Muchas curiosidades se
concentran apiñadas en las rutas secundarias, en un dédalo de codos y recodos,
de encrucijadas, de estrechos pasajes, de lugares propios de un duelo o una
seducción a la luz de la luna, escenarios de opereta, de lance, de espadas que
defienden el honor de quien las porta.
Atravesamos la plaza Rossini
hacia San Vitale, el palacio Fantuzzi, la Strada Maggiore y Santo Stefano. Por
los soportales, porque el aguacero es épico. Donde no los hay se cala uno, a
pesar de los paraguas.
La plaza de Santo Stefano es
triangular, como un abultamiento geométrico de la calle, con vistosas arcadas y
soberbios palacios. Paramos a contemplarla porque merece la pena. Por cierto,
por Corte Isolani, una galería comercial cubierta, hubiéramos llegado sin
mojarnos. El palacio que la alberga es muy bonito.

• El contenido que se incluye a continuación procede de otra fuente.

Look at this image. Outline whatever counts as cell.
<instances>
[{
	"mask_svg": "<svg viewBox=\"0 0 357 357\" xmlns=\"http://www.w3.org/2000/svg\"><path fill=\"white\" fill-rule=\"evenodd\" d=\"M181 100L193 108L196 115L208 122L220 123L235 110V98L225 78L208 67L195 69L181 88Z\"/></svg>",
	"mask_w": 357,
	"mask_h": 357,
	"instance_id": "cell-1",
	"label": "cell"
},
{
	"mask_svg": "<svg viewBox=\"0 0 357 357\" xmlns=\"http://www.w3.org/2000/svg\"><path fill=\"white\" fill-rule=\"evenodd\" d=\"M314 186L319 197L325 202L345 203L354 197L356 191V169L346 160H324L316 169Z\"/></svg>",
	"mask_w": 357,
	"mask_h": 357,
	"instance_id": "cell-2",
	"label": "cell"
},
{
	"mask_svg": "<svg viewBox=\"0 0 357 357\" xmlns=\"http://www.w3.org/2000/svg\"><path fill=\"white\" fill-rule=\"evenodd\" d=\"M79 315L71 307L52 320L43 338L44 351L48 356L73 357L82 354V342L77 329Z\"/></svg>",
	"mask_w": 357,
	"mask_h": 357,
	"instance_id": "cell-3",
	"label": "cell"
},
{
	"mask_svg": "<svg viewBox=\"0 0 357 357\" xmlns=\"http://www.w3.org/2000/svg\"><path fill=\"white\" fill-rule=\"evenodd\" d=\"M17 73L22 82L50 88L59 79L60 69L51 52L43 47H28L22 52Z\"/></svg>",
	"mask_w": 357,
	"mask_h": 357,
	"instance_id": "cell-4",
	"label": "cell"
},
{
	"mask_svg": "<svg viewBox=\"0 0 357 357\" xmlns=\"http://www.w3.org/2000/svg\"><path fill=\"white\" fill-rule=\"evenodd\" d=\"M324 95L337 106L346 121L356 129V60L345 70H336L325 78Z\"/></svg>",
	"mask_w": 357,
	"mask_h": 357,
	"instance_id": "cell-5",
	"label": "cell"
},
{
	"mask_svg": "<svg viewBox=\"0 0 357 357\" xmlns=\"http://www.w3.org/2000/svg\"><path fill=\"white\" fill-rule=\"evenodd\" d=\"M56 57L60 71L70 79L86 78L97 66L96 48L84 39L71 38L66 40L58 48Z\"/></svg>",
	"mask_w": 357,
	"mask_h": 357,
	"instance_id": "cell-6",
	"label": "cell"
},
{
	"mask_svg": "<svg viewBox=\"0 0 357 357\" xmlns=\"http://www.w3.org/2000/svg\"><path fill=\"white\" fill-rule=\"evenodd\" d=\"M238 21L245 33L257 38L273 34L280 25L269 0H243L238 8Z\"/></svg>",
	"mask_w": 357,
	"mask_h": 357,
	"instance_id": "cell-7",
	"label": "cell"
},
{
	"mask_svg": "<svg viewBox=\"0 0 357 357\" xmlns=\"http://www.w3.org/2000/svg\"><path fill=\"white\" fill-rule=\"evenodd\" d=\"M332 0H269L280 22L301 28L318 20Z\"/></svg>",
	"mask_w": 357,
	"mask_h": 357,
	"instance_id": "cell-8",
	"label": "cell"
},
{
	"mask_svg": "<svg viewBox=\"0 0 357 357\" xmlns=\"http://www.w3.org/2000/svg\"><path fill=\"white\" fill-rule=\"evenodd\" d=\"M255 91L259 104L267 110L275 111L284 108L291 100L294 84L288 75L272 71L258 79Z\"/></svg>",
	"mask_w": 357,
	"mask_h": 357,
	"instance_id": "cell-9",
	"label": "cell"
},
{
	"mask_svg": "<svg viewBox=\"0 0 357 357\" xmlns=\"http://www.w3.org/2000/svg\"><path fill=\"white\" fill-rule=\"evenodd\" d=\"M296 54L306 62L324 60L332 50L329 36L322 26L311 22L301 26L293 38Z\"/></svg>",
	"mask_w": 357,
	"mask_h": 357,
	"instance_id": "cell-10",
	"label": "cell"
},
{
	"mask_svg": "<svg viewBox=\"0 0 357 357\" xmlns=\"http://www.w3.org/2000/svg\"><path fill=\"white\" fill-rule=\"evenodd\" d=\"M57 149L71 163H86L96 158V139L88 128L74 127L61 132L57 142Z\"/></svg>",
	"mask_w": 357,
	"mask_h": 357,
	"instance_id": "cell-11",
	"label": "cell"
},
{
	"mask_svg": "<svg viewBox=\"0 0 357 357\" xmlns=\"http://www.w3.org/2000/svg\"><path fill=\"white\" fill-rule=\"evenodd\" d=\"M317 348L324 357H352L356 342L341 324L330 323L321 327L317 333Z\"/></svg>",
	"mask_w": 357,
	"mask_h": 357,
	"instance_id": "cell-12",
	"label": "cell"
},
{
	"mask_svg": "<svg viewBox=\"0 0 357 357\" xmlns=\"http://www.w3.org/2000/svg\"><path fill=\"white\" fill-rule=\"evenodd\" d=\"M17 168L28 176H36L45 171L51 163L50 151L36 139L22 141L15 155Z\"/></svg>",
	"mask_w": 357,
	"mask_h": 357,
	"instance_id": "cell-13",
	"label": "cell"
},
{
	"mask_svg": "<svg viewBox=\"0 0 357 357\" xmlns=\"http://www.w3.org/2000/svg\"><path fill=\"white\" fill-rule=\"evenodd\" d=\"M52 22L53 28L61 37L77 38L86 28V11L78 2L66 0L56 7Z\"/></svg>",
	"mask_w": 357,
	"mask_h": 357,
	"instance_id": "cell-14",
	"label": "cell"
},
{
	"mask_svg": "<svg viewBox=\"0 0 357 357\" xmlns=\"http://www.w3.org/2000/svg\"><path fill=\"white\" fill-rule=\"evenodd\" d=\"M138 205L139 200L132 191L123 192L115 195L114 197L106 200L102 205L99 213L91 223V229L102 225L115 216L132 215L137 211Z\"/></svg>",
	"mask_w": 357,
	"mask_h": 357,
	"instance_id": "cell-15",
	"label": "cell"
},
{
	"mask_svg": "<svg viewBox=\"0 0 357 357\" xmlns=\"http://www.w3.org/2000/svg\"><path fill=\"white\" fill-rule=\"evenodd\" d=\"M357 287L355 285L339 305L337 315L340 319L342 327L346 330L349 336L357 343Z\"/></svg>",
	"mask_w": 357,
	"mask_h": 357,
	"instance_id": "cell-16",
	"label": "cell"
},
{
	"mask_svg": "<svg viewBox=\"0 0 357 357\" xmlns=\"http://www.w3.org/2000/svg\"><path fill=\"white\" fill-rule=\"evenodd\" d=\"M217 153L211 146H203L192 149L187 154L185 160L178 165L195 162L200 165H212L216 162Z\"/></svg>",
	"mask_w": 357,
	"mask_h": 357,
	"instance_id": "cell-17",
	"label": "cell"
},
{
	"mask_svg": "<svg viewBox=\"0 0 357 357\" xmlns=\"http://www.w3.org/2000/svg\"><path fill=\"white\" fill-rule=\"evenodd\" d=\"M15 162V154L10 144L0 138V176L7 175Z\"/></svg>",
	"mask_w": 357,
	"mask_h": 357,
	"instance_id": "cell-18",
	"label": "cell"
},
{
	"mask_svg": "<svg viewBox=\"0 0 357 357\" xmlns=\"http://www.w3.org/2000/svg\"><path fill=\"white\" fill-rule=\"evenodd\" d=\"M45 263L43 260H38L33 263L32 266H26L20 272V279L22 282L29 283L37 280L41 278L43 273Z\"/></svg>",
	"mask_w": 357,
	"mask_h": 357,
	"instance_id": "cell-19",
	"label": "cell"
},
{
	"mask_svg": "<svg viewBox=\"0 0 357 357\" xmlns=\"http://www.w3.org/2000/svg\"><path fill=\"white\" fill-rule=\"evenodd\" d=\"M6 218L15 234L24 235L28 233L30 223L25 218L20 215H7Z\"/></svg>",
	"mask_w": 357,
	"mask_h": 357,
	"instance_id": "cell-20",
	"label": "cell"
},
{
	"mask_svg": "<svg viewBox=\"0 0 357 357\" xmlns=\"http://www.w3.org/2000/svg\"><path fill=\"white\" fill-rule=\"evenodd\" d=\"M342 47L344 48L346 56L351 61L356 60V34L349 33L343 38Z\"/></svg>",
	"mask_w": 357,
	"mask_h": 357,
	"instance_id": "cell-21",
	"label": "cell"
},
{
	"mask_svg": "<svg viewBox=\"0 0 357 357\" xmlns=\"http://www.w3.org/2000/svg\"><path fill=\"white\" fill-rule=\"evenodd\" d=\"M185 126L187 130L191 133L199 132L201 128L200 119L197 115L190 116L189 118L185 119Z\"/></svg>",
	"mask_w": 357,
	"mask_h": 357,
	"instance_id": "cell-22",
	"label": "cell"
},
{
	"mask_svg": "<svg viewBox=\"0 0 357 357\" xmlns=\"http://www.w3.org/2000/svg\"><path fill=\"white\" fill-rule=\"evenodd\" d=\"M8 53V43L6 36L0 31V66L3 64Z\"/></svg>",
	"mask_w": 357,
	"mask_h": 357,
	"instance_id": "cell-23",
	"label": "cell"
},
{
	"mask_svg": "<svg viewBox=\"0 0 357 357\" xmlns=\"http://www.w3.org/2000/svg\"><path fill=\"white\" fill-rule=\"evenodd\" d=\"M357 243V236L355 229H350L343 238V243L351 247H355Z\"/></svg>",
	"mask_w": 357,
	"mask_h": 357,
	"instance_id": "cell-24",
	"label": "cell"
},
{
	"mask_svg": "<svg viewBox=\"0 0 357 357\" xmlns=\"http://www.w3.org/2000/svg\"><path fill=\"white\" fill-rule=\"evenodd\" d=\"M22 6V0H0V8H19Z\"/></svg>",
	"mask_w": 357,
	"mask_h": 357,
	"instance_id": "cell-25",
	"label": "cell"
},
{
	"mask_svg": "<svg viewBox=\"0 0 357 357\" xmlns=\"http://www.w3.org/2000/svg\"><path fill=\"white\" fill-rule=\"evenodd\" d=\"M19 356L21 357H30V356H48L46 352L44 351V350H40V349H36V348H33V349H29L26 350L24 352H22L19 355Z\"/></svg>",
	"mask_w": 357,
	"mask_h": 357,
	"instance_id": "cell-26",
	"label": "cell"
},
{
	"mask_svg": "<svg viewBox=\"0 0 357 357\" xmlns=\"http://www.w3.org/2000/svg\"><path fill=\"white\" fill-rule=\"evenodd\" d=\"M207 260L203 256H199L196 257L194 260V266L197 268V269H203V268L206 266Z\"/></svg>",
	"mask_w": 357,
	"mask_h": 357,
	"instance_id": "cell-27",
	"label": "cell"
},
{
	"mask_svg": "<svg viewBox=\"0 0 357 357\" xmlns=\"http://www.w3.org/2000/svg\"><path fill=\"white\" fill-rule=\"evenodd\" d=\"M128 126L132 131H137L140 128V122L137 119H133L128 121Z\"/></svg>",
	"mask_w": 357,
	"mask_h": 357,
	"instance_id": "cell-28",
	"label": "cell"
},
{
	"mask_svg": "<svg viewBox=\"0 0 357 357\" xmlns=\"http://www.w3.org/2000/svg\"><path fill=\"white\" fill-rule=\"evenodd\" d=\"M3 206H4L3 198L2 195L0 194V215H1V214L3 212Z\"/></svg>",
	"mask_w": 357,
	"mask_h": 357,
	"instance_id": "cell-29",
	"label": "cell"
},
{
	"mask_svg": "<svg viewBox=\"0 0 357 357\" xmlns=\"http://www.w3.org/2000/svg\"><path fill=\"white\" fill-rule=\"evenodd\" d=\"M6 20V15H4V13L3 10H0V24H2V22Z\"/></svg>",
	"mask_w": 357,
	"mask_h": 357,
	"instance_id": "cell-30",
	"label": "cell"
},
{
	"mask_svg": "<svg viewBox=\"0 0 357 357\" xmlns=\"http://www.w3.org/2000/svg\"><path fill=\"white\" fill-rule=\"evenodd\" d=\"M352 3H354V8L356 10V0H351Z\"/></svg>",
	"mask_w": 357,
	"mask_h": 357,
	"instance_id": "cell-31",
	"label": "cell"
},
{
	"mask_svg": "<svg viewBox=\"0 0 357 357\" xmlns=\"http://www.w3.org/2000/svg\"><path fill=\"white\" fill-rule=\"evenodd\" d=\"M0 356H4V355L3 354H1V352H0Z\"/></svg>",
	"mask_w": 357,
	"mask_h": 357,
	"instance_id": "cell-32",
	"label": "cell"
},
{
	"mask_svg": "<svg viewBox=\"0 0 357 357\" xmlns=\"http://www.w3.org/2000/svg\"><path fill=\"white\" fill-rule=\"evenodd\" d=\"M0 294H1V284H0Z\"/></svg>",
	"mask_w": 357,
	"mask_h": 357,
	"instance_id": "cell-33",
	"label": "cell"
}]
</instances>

La abadía de Santo Stefano es
conocida como las siete iglesias. Es un complejo de construcciones religiosas
que se han superpuesto sin aparente orden hasta formar un laberinto que es de
obligada visita.
Dos mil años de historia se
acumulan entre sus muros y patios, desde la época romana, con un oratorio sobre
un manantial santificado con agua traída del Nilo, hasta nuestros días. De
templo de Isis a la iglesia principal de los lombardos o abadía benedictina.